If you don’t drink alcohol, don’t let your host or hostess pour a glass for you and then you leave it untouched. Just tell them not to set a wine glass at your place setting, or politely refuse the wine pour with an “Oh, no, thank you.” These days, no one thinks twice as to whether others are drinking, or not. In fact, when I’m the designated driver, I will politely refuse alcohol at others’ homes or at restaurants. Of course, if you are invited to Buckingham Palace or a similar venue, you may be expected to toast your alcohol-filled glass even though you may not drink alcohol.

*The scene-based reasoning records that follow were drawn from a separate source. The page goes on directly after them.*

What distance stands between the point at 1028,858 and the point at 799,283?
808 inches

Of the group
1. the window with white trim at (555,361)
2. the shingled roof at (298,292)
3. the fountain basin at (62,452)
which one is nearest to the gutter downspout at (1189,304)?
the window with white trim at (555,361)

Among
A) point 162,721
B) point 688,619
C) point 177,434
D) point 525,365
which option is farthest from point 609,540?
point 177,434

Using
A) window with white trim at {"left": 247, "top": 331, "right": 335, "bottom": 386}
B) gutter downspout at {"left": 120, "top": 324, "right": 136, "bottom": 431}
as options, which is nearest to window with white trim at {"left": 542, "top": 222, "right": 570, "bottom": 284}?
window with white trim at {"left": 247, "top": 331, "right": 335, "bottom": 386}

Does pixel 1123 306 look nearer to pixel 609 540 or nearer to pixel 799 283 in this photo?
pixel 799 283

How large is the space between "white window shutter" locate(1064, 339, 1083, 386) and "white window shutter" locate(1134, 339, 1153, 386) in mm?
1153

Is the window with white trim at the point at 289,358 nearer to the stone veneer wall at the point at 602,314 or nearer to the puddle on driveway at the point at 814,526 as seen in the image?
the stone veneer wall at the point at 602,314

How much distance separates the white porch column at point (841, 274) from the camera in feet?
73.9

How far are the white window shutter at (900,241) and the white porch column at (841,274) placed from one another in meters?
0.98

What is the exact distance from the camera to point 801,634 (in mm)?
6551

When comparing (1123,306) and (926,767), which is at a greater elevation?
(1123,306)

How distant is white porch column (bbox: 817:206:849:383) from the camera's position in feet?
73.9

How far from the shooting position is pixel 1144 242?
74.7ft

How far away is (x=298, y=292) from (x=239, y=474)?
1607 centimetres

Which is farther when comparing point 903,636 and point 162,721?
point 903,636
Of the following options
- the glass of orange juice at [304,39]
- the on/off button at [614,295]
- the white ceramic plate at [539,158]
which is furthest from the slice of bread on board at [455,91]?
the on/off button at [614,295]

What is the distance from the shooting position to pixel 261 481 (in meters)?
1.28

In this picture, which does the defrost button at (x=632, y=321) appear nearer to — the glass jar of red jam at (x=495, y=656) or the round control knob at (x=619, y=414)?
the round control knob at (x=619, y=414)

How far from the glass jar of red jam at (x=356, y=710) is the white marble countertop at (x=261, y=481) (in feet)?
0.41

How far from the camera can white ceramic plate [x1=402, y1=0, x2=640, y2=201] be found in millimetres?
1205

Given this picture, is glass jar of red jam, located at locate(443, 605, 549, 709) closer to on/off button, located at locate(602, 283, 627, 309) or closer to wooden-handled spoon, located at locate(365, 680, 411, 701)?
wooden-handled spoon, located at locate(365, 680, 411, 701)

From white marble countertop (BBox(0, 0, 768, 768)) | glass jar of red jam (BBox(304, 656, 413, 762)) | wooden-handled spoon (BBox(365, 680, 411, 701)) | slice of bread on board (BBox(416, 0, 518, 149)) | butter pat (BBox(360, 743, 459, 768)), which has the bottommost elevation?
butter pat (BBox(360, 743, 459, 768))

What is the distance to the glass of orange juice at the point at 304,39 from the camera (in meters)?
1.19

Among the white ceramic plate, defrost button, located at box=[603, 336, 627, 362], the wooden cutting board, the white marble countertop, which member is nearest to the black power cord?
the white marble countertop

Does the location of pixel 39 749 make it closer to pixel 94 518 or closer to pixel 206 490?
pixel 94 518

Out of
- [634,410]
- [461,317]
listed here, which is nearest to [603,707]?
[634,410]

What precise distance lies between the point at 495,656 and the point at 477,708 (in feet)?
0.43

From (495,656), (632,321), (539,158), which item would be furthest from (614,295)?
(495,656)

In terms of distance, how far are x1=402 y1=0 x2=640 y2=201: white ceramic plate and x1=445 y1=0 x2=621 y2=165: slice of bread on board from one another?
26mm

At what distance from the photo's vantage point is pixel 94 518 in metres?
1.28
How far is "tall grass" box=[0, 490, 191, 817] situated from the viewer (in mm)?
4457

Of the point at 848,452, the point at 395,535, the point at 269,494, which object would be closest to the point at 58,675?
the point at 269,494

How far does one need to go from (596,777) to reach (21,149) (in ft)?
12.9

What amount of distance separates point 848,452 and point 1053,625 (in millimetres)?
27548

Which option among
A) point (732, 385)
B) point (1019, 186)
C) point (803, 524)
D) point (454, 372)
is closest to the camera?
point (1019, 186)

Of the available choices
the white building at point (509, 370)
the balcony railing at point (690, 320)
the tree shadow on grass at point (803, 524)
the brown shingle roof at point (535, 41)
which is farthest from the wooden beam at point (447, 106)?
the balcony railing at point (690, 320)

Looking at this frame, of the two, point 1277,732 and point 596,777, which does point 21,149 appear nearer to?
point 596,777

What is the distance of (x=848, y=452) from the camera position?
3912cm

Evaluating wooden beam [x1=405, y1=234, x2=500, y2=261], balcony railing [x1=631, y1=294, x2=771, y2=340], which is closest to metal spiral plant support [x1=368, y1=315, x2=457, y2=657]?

And leftovers. Don’t be “that guest” who asks (or demands!) to take home the leftovers from dinner. Even if it’s Thanksgiving or Christmas and the food was delectable, let your host or hostess offer leftovers before you embarrass them (and yourself) by asking in front of the other guests. It’s better to ask for the recipe, if available, and make the dish at home for yourself.
If you want to help with clean-up, please don’t take it upon yourself to do so at my house. I prefer to take care of the clean-up myself. And please don’t stack the dirty dishes on the table with food still stuck to them. I once had a guest “help out” only to find chicken bones had clogged up my dishwasher. He had not removed the bones from the backs of the plates which he had stacked up and then didn’t rinse them off before he “helped” by putting them in the dishwasher.
Remember that your host or hostess has gone to a lot of effort to invite you over and serve a meal. If you are not a great cook, don’t like to entertain at home, or maybe you feel that you have a messy house, then RECIPROCATE by offering to treat your host or hostess to dinner at one of their favorite restaurants at a later date. And YOU need to pick up the ENTIRE check. Or, as your host/hostess gift, you could offer a gift certificate to a favorite restaurant to be used by them on their own schedule. Some guests don’t realize the time and effort expended by the hosts/hostesses to cook a nice multi-course meal and then clean up afterwards! Also, inviting your host or hostess to a potluck picnic and asking them to bring a dish to “make up” for their dinner invitation is not the same. Invite them for a meal, without others, whether at your home or out. I can’t stress this more in being a gracious dinner guest. Even if you serve a simple meal of burgers, hot dogs, store-bought potato salad, and a local bakery pie, I’d still be happy to let YOU entertain ME! Conversely, it’s easier for us to meet some reciprocating guests at a restaurant as their treat if there are food allergies/aversions and that way people can order what they like to eat.
This posting is likely a bit “direct” for some readers, however, I think a lot of these things need to be said as etiquette seems to have become less and less important these days. I’m certainly not “Miss Manners” although I’ve seen my share of inappropriate behavior over the years. My husband and I try to be gracious hosts yet we do expect good behavior on the part of our guests.